Woodworking is one of the most accessible hands on activities. The cost barrier to entry is very low compared to something like welding and the prerequisite knowledge is much less than something like electrical and circuitry. To begin woodworking the only tools you need are a hammer, nails, a handsaw, a measuring tape and if you are feeling adventurous a speed square is a good initial buy. This puts the initial tools cost of tools to start, on average, about $50 to $70 for tools that you will never truly replace or get rid of. This is far cheaper than other hands on activates such as welding which have an initial cost of near $700 for a good enough machine that will not be replaced until it breaks and the necessary safety equipment. The prerequisite knowledge is also quite low as you mostly only need to be able to measure, read plans/blueprints and at most be able to us the Pythagoras theorem.
Besides the tools the only other thing necessary to start woodworking is a space to work. If you are starting off with the bare minimum tools listed earlier this can be done in a driveway or an open outdoor space. Just make sure to keep track of nails and small metal bits. Starting with the bare minimum tools and taking the advice of this YouTube video and starting off by building a number of workshop style tables. A few plans and examples can be found (here). As described in the video workshop style tables are a great way to start because it gives you a place to work, store tools and equipment, and they are not expected to be perfect they are only expected to work.
There are a number of long term paths available for woodworking but there is a lot of overlap between them on the basics. These basics can be developed with the Basic level projects on the Woodworking page of the hands on section.
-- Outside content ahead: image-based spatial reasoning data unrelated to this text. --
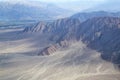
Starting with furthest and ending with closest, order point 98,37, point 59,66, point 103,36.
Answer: point 98,37
point 103,36
point 59,66

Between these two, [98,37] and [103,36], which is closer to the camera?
[103,36]

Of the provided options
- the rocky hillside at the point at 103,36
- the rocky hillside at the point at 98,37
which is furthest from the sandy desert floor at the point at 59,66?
the rocky hillside at the point at 103,36

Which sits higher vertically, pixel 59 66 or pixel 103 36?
pixel 103 36

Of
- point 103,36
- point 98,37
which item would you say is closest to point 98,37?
point 98,37

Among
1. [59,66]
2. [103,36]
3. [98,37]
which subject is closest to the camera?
[59,66]

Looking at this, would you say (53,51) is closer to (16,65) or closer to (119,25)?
(16,65)

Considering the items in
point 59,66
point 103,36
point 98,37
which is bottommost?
point 59,66

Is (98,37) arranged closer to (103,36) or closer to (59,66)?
(103,36)

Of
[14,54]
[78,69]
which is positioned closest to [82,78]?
[78,69]

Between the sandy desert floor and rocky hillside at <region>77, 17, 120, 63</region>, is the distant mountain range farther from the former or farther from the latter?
the sandy desert floor
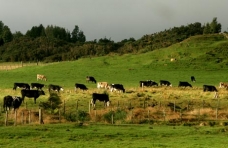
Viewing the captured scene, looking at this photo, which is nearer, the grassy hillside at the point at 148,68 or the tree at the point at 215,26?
the grassy hillside at the point at 148,68

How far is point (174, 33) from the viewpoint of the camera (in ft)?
489

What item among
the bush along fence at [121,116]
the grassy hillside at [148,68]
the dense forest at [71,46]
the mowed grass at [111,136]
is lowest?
the mowed grass at [111,136]

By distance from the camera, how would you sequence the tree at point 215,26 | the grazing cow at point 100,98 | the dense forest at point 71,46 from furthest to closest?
the tree at point 215,26 → the dense forest at point 71,46 → the grazing cow at point 100,98

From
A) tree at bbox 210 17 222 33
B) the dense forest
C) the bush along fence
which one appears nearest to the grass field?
the bush along fence

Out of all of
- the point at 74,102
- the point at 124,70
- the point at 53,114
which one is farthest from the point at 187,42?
the point at 53,114

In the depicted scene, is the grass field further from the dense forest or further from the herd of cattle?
the dense forest

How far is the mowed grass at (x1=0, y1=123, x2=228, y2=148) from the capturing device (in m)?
22.2

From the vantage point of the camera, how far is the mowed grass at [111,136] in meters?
22.2

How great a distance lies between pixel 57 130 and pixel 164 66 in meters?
62.6

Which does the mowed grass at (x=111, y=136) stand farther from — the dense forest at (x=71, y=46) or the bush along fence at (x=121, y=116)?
the dense forest at (x=71, y=46)

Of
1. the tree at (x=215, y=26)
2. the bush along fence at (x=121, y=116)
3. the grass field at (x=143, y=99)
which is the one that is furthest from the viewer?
the tree at (x=215, y=26)

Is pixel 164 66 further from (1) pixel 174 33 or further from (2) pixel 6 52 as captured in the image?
(2) pixel 6 52

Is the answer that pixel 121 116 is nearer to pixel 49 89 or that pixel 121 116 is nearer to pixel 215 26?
pixel 49 89

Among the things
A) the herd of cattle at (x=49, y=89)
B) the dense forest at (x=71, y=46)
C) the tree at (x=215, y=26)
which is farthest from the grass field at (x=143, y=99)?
the tree at (x=215, y=26)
Our basics section emphasizes cutting, measuring, and gluing. The first few projects can be done with basic hand tools but as talked about by the creator of many of these projects it is recommended to purchase an electric drill, a jig saw, and a circular saw, in that order. Beyond those tools it is up to you and your interests to decide which tools to get next. For people without anyone to learn from video series like these among many others are a good place to start learning tips and tricks, finding more projects, and for inspiration for your own projects.
The last very important point to make is that the skills that are developed in woodworking are incredibly useful in other trades and hands on activities. The fundamentals of measuring, cutting, planning, patience, and problem solving carry over and are invaluable in life as well as in other hands on activities. All of these skills carry over to electrical work, plumbing, welding, machining and 3D modeling in CAD software. A good amount of the tools carry over as well, you will only need to buy bits and blades meant for metal rather that wood for your drill, jig saw, and other tools.